第153話 生徒と戦う僕

 教室の中はざわつきが収まらないがジェフリー先生が講義を再開した。皆一般教養の講義など上の空と言った感じになってしまっている。


 講義が終わった後早速訓練場に向かった。案の定というか他の生徒も野次馬についてくるようだ。ジェフリー先生もオロオロしながら付いてくる。


 訓練場には魔鉄製の高い壁と魔導バリアを設置しているため多少強めの魔法を使っても周りに被害は出ない。全力で魔法を放てばどうなるか分からないが……

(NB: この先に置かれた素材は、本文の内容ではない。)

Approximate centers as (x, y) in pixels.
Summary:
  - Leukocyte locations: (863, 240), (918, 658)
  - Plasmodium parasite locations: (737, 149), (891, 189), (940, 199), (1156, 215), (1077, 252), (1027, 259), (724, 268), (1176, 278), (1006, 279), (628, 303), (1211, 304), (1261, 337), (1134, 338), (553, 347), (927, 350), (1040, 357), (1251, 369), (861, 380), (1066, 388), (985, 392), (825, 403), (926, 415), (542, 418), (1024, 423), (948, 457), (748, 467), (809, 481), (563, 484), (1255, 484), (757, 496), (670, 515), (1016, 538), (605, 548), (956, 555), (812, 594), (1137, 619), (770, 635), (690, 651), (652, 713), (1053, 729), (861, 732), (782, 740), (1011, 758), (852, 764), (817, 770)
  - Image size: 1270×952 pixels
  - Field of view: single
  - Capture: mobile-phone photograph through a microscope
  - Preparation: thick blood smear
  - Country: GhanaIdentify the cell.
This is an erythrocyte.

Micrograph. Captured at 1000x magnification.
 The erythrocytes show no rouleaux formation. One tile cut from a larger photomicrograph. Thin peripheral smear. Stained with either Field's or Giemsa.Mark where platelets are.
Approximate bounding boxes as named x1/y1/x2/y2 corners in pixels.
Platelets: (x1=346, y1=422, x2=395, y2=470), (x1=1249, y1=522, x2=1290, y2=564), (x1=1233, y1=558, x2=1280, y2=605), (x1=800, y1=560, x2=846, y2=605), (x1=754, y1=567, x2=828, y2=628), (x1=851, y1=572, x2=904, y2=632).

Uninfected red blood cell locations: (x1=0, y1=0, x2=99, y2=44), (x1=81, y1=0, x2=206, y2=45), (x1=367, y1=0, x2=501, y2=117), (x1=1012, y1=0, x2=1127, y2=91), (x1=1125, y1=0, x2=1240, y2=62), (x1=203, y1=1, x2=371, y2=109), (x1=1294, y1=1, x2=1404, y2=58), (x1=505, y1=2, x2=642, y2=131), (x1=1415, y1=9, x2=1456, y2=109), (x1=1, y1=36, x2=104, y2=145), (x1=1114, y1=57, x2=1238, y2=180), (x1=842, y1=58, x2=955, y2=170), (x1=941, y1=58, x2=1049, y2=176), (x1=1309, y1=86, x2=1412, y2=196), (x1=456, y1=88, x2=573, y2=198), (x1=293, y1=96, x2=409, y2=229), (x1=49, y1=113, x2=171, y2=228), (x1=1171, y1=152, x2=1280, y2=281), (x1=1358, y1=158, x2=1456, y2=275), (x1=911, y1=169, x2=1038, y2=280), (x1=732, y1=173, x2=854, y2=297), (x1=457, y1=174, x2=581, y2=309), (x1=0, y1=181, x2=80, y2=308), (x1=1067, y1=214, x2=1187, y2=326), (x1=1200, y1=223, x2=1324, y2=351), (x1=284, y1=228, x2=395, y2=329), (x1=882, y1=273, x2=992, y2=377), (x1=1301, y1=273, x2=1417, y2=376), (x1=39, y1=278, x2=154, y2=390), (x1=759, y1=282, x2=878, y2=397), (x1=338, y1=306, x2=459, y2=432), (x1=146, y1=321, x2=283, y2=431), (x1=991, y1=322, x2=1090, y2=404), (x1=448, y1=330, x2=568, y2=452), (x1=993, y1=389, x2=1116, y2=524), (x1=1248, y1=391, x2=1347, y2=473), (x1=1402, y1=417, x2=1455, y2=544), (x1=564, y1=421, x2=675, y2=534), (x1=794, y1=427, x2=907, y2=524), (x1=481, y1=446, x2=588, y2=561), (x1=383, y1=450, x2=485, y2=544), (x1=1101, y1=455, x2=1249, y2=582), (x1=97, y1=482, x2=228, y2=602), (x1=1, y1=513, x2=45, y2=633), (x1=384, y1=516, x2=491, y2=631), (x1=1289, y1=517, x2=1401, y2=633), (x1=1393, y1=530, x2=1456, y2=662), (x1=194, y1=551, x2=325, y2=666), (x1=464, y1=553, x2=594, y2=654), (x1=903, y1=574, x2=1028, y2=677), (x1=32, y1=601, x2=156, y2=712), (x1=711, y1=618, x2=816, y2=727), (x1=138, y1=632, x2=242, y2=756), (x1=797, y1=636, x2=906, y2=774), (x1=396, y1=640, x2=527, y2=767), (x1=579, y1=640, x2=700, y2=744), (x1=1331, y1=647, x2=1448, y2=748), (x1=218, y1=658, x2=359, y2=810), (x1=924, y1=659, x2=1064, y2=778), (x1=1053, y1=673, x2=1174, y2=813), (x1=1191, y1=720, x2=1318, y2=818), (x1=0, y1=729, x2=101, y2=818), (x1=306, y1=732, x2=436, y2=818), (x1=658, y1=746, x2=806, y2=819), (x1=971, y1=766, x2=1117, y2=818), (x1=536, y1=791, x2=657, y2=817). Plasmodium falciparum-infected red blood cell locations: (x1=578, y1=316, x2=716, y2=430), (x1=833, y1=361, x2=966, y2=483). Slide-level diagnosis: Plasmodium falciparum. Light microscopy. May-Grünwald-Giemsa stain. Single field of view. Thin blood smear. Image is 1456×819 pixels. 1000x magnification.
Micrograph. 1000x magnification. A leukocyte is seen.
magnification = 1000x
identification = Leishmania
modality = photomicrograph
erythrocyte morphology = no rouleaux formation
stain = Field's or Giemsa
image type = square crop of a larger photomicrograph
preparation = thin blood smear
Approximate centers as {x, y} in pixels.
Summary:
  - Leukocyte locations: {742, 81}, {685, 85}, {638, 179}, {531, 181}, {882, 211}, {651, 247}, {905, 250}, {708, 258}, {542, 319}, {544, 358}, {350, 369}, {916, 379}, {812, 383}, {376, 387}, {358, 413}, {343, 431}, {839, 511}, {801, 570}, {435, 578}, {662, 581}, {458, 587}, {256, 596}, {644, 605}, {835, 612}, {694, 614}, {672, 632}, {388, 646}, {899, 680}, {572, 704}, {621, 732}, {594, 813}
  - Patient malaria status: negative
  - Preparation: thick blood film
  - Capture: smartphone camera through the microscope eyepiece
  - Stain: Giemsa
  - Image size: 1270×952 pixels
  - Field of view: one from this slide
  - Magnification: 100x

「ルールはどうする? 模擬演習じゃなくて的当てでも構わないけど?」


「いいえ、一対一での勝負をお願いします。ルールは時間無制限で相手の意識を奪うか降参させれば勝ちというのはどうでしょう?」


「それで構わないよ。じゃあジェフリー先生、開始の合図と審判をお願いします。審判は魔障壁の外からで構いませんので」


 訓練場の外にはAクラスの生徒だけでなく、いつの間にかB、Cクラスの生徒も集まっている。


 僕とライオネルが闘技場の端と端に立ったところでジェフリー先生が開始の合図を遂げた。


 まずは目の前に魔障壁を展開し相手の出方を伺う。ライオネルも同じ考えのようでライオネルの前に魔障壁が展開された。


 まだライオネルとの距離は、数百メートルはあるがこちらに近づいてくる様子はない。恐らくライオネルは純粋な魔法使いタイプなのだろう。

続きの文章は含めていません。